It reminds me of the polemics of the late journalist and renowned atheist Christopher Hitchens. The fact is I agreed with just about everything Mr. Hitchens had to say about God. Indeed, I was as much of an atheist and enemy of the God that he described as anyone. Truly, if God was as horrible and vengeful as he seemed to think, I too would have renounced Him. The only problem with his description of God was that he wasn't describing God at all. He was describing something more akin to the devil. He would say things like "Heaven is like a celestial North Korea, where God is the ever watchful all-seeing dictator. But at least in North Korea when you die you can get out. For Christians death is when the fun really begins!" That type of soaring rhetoric made me want to get up and applaud because I thought he was right on the money.

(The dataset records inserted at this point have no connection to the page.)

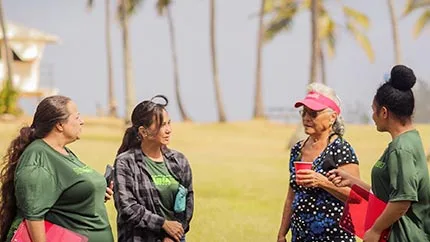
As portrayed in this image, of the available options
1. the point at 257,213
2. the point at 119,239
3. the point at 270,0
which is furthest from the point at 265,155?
the point at 270,0

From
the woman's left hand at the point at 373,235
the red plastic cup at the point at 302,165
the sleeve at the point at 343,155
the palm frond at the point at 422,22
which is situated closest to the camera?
the woman's left hand at the point at 373,235

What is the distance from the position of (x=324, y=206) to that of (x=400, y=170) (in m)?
1.22

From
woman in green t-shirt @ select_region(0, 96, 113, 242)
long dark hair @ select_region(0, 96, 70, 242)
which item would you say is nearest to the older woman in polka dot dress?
woman in green t-shirt @ select_region(0, 96, 113, 242)

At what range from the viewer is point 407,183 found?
557 cm

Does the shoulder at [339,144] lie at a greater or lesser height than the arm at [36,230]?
greater

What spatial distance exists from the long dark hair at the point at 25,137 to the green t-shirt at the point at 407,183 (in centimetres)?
199

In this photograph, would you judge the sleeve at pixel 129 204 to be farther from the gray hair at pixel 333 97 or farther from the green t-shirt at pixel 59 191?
the gray hair at pixel 333 97

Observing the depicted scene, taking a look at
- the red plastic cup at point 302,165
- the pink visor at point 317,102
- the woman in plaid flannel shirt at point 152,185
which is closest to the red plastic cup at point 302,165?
the red plastic cup at point 302,165

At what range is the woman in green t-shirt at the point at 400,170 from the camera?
5613 millimetres

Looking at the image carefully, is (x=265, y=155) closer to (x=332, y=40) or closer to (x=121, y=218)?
(x=121, y=218)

If heaven were as dreadful as the conditions in North Korea, who could honestly say that they would want to be there? The major problem with Mr. Hitchens' assessment (and it's a biggy), is that is that he used the wrong noun in his description. When he described the conditions of hell, he opted to use the word heaven. And for those in the media who have never really understood what the Church teaches or why, I think we are looking at the same problem. They criticize the Church for positions that she herself condemns.

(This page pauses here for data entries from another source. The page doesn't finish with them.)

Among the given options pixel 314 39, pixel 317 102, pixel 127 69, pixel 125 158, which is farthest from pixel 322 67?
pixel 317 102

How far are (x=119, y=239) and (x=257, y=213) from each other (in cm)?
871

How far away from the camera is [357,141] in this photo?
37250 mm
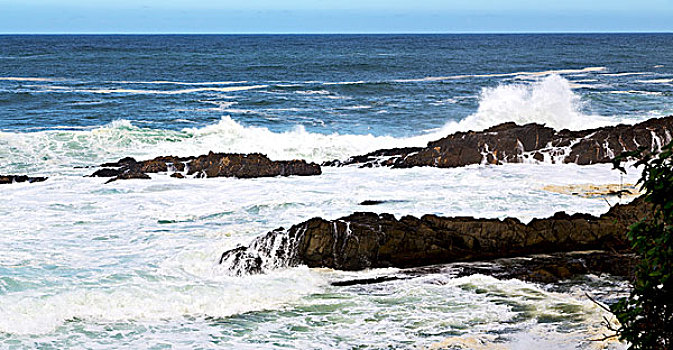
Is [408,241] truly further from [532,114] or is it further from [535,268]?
[532,114]

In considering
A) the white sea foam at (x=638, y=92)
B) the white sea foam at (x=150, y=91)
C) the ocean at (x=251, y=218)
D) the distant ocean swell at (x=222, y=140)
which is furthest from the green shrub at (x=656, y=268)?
the white sea foam at (x=150, y=91)

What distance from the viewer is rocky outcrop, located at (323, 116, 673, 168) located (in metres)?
18.8

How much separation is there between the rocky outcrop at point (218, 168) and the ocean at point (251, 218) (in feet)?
Result: 1.77

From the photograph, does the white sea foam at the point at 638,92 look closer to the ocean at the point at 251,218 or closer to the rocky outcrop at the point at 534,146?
the ocean at the point at 251,218

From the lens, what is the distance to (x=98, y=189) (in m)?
16.1

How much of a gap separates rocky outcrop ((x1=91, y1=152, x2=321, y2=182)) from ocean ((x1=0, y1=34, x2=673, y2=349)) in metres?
0.54

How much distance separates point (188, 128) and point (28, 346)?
1900 centimetres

Perhaps the only thing that the media could find objectionable in such a statement is the notion that man needs to be redeemed at all (much less that a homosexual does). Understandably, the pope chose not to wade any deeper into those those tricky waters, choosing instead to place a greater emphasis on every man's need for redemption and forgiveness rather than discuss the finer points of moral theology. He then went on to point out that true evil is less about "tendencies", and more about the connivances that take place in the name of those tendencies (i.e. "the so called gay lobby, a lobby of the greedy, a lobby of politicians, a lobby of the Masons). But in all of this what may have impressed the media more than anything else was Francis' choice of words; "Who am I to judge?" Well your Holiness, with all due respect, is that not what you do every day? Once again, this is where the pope's style is disarming, for he speaks not only as one might expect a prelate to speak, but also as a humble Christian. Yes, he is charged with upholding and teaching the doctrines of the Catholic Faith, but he likewise acknowledges in his simple way that he too requires the selfsame mercy.

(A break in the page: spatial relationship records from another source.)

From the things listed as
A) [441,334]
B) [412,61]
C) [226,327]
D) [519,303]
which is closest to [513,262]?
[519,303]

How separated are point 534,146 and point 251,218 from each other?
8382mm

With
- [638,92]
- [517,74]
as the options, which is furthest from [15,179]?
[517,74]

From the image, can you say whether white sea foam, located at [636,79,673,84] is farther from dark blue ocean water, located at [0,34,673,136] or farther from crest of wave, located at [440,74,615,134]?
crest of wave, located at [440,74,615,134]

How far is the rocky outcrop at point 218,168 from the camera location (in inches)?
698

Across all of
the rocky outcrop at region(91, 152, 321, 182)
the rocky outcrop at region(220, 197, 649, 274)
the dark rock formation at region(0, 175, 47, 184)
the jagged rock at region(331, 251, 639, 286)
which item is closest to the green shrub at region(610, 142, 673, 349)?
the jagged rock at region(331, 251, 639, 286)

In fairness to the media, it is highly possible that they themselves have never heard what the Church actually teaches on these matters. Indeed, considering the type of social circles that many in the media run in, it is hardly surprising that they have never heard this position intelligently articulated. If this is the case, then what a joy it must be for them to finally hear an eloquent explanation of it. It is only a mild jest to suggest that some hearts may have even changed as a result of this interview. I cannot say for certain what stars must have aligned (or what magic potions must have been consumed) to make reporters provide such a nuanced and detailed explanation of the Catholic position on homosexuals, but whatever the reason it gladdens my heart. Is it because they like this pope and what he represents that they seem to be giving him the benefit of the doubt? Maybe. Is it because they are trying to steer his message in such a way in order to ultimately corrupt it? I think there are probably far better ways to do so (see media coverage for the entire Benedict pontificate). At any rate, a larger discussion surrounding what the Church teaches concerning sexuality can only benefit our society as a whole. It can hardly get any worse than it is.
Consequently, let me be the first to express my gratitude to the media for reporting positively on what the Church teaches regarding homosexuality. And while I do not expect the same enthusiasm and accuracy each time the subject comes up, I do hope that as the pope continues to preach the Gospel (viz. talking about things like mercy and redemption), the media will continue to express shock and awe at what the Church has been saying all along.